Kurz vor den Ferien nehmen manche Eltern die Schulpflicht nicht mehr so genau. Um Staus zu entkommen oder billigere Flugangebote zu nutzen, erfinden sie spontane Erkrankungen der Kinder. Doch wer eigenmächtig die Schulferien ausdehnt, kann bis zu 2500 Euro Strafe zahlen.
Die Bundesländer nehmen es mit dem Bildungsauftrag sehr genau. Eltern manchmal nicht – und das meist während der Ferienzeit. Sie dehnen die Schulferien eigenmächtig aus, sei es um preiswerte Flüge zu ergattern oder aber der Chef hat den Urlaub nicht pünktlich zur Ferienzeit genehmigt. Also nehmen Mütter und Väter ihre Sprösslinge vor dem offiziellen Ferienbeginn aus der Schule. Bundesweite offizielle Statistiken darüber gibt es nicht, doch der Deutsche Lehrerverband beobachtet seit Jahren den Trend zum Kurzzeitschwänzen um die Ferienzeit herum. Am häufigsten verlängern Eltern zu Ostern, Pfingsten, Weihnachten und in den Sommerferien.

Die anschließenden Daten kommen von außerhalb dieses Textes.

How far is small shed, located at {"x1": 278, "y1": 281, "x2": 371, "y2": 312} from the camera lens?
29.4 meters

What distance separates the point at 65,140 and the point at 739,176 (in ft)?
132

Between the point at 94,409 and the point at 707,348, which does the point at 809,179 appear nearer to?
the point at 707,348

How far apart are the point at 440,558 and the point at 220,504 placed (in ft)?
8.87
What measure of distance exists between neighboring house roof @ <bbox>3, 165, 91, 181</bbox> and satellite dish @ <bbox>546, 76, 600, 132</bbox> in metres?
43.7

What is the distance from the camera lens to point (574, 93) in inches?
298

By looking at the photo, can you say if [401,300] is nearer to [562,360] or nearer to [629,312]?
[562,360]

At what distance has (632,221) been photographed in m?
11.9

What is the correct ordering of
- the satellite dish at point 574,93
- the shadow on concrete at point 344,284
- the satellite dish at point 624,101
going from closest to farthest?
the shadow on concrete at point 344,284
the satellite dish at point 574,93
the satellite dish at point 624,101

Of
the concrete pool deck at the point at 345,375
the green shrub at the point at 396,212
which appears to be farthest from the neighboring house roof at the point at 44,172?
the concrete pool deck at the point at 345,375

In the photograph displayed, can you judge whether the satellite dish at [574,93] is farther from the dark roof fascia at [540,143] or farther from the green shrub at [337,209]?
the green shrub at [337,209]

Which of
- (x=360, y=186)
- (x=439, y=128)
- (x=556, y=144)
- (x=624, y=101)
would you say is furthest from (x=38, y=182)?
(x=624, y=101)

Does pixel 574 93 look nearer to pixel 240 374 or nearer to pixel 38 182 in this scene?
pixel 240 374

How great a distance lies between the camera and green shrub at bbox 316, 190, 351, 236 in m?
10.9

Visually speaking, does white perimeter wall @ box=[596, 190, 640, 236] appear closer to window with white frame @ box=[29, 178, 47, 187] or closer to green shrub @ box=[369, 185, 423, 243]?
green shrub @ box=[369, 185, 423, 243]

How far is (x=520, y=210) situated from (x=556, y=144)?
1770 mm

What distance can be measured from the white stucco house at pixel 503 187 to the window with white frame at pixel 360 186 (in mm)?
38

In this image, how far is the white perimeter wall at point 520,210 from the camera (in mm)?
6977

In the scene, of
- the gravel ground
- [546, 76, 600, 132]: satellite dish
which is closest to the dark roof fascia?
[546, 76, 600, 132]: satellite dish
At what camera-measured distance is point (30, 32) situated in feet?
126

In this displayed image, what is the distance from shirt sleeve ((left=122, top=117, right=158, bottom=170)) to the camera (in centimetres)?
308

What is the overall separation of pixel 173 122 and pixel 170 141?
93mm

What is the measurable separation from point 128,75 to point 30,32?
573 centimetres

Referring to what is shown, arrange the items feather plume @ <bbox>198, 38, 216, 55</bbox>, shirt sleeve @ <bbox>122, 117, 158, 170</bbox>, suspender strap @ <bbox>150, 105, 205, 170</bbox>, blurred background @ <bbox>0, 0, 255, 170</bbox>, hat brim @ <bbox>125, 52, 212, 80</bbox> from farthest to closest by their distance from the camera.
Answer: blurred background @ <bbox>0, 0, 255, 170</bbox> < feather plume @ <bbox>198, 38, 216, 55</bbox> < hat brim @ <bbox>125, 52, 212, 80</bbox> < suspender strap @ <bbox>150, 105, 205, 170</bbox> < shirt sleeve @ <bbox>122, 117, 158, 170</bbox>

Um juristischen Ärger zu vermeiden, können Eltern ihre Kinder von der Schule freistellen lassen. „Wird die Oma 80 oder heiratet die Tante, kann der Schulleiter Sonderurlaub genehmigen“, sagt Josef Kraus, Präsident des Deutschen Lehrerverbands. Eine Selbstverständlichkeit sei dies jedoch nicht. Günstigere Reiseangebote oder bereits gebuchte Flüge reichten als Grund nicht aus, einen Sonderurlaub zu genehmigen.
Bis zu 2500 Euro Strafe
Wer erwischt wird, bekommt es nicht nur mit dem Schulamt zu tun, sondern in einigen Fällen auch mit der Bundespolizei und schlimmstenfalls mit der Staatsanwaltschaft. An deutschen Flughäfen kontrollieren Beamte der Bundespolizei um die Ferienzeit häufig genauer. Haben sie den Verdacht, dass ein Kind im schulpflichtigen Alter ist, müssen Eltern in der Lage sein, eine Befreiung von der Schule vorlegen zu können. Werden Schulschwänzer erwischt, benachrichtigt die Polizei die Schule der Kinder. Denn vielen Müttern und Vätern ist nicht bewusst, dass sie eine Ordnungswidrigkeit begehen, die sogar mit einer Geldstrafe geahndet werden kann. Vor allem notorischen Kurzzeitschwänzern drohen Tausende Euro Strafe.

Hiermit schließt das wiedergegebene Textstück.